Today I want to share a quick antecdote about struggling through deriving an equation for an algorithm. Yes, I’m aware it has label easy. I thought it would be easy too until I started programming it up, and my solution didn’t work. What I learned is that when I am having trouble, I shouldn’t try to solve the “best case” scenario first and then grab a ride on the fail bus because I couldn’t do it. Instead, I tried to derive a solution that was simple and logical to me, and then attempt improving on that. If this were the real world? I would have colleagues and others to share my thinking with, and you know what they say about counting heads. In my case, since it’s only me, I am mainly satisfied that I got some solution and it’s not the worst one *wink). Here is our problem:
Given a string, print the size of the longest possible substring that has exactly k unique characters.
And if there is no possible substring print -1
, because nothing like a good, sharp negative number
to tell you that you’ve ended up less far along than you were before!
Example
We can look at an actual string as an example and derive an expected solution. For
the string aabacbebebe
, with k = 3, we would expect the answer to be cbebebe
.
This is the longest with length 7, and it has unique characters c, b, and e.

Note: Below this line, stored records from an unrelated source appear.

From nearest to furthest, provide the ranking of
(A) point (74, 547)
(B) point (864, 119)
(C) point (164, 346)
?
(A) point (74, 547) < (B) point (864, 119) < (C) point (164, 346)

My first assumption is that we aren’t reordering the string, and we aren’t dealing
with weird characters or considering upper/lowercase.
First Attempt
Have you noticed that posts like these always have more than one attempt? That’s because these problems are hard (I don’t care what the hacker-schmaker-geek board says). I first started out with this approach:
S='aabacbebebe'
k=3
longest=-1 # keep record of the longest
start=0 # start of the current substring being evaluated
chars=set() # keep a record of characters that we've seen
def update_longest(start, end, S, longest):
contender = S[start:end]
if longest == -1:
return contender
if len(contender) > len(longest):
longest=contender
print('New longest is %s' %longest)
return longest
for idx in range(len(S)):
s = S[idx]
# The character is in the current substring
if s in chars:
print('%s is in %s, continuing' %(s, chars))
longest = update_longest(start, idx, S, longest)
else:
# S isn't one of the characters, and we are at stopping point
if len(chars) == k:
print('final evaluation of %s,%s' %(s, chars))
longest = update_longest(start, idx, S, longest)
start=idx
chars=set(s)
else:
chars.add(s)
longest = update_longest(start, idx, S, longest)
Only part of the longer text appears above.